══ Source text ══

Look around the office at your baby-boomer co-workers. Chances are that one out of two between the ages of 55 and 64 is walking around with high blood pressure, a major risk factor for heart disease and stroke. Two in 10 are obese, another life-threatening condition.

But the danger doesn't start at middle age, or even in young adulthood. Children are also now contracting diabetes, heart disease, and many other chronic disorders once considered adult problems.

For those of us in the book business, that raises a question: Why haven't all those thousands of health-care encyclopedias, self-help books and health-care tomes we've published had a beneficial influence on our health—or on U.S. health costs and policy? You would think that a profession such as ours, with access to some of the greatest physicians, medical centers and research scientists in the world, would be able to influence readers to live more healthily.

But look at the numbers. The nation's biggest health problems are interlinked and largely preventable. Obesity is a major risk factor for adult-onset (type 2) diabetes, which now affects 7% of the population, according to the Centers for Disease Control (CDC). Diabetes links to cardiovascular disease, an underlying cause in 37.3% of all deaths, according to the American Heart Association.

Which brings us back to the question: Why? And more importantly: What can we do about it?

═══

[Activity list]
1/ According to the article on health and publishing, how are the nation's biggest health problems interlinked?
2/ Write out the part of the article between "For those of" and "American Heart Association.", inclusive.
The rows after the article are separate material and have no connection to it.

══ Material provided ══

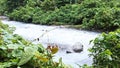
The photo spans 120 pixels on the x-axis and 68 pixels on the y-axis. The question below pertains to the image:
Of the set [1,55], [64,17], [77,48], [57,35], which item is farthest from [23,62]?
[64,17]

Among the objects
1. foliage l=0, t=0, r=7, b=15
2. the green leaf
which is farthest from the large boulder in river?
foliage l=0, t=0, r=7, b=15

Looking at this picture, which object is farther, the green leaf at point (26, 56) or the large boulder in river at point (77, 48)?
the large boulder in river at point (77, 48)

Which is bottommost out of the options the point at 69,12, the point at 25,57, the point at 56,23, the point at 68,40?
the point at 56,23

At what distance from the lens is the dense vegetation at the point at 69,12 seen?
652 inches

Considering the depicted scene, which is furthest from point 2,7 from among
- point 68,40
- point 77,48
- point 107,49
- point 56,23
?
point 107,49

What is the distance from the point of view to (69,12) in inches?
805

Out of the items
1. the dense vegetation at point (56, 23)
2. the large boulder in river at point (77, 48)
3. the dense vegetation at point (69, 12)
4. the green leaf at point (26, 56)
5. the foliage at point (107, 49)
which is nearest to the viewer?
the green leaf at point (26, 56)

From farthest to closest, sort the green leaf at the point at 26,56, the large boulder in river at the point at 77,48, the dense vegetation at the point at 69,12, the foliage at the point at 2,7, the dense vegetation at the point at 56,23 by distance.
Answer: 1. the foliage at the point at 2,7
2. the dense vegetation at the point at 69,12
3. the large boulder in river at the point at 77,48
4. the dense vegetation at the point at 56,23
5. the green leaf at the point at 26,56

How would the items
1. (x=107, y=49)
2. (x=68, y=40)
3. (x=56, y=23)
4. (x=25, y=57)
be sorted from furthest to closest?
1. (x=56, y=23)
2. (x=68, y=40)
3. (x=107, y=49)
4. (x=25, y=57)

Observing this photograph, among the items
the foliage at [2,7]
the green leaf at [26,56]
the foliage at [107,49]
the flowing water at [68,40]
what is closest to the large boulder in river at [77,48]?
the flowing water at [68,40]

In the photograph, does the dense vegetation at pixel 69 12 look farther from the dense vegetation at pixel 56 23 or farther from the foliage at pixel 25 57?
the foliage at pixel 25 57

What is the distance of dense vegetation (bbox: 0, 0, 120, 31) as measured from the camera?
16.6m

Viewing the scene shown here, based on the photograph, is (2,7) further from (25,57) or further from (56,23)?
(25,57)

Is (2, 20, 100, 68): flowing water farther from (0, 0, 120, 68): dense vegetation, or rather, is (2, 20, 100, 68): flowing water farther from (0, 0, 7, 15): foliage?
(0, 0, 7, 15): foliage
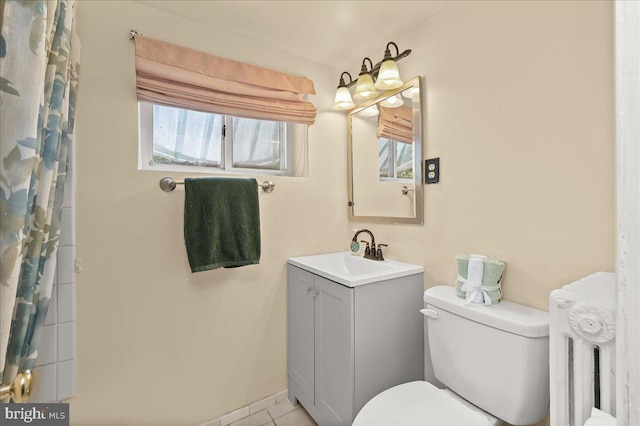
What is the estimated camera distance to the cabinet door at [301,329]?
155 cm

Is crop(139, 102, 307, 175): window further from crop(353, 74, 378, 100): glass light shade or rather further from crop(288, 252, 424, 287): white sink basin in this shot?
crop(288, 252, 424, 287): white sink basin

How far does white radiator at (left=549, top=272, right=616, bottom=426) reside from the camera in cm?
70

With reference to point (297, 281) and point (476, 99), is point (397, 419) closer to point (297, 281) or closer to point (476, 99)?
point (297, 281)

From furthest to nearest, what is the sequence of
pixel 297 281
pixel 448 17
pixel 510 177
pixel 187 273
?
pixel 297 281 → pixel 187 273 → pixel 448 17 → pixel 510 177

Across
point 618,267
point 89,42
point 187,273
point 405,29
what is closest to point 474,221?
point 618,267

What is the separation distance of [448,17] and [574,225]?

═══

[Solutions below]
1/ Obesity is a major risk factor for adult-onset (type 2) diabetes, which affects 7% of the population. Diabetes in turn links to cardiovascular disease, an underlying cause in 37.3% of all deaths.

2/
For those of us in the book business, that raises a question: Why haven't all those thousands of health-care encyclopedias, self-help books and health-care tomes we've published had a beneficial influence on our health—or on U.S. health costs and policy? You would think that a profession such as ours, with access to some of the greatest physicians, medical centers and research scientists in the world, would be able to influence readers to live more healthily.

But look at the numbers. The nation's biggest health problems are interlinked and largely preventable. Obesity is a major risk factor for adult-onset (type 2) diabetes, which now affects 7% of the population, according to the Centers for Disease Control (CDC). Diabetes links to cardiovascular disease, an underlying cause in 37.3% of all deaths, according to the American Heart Association.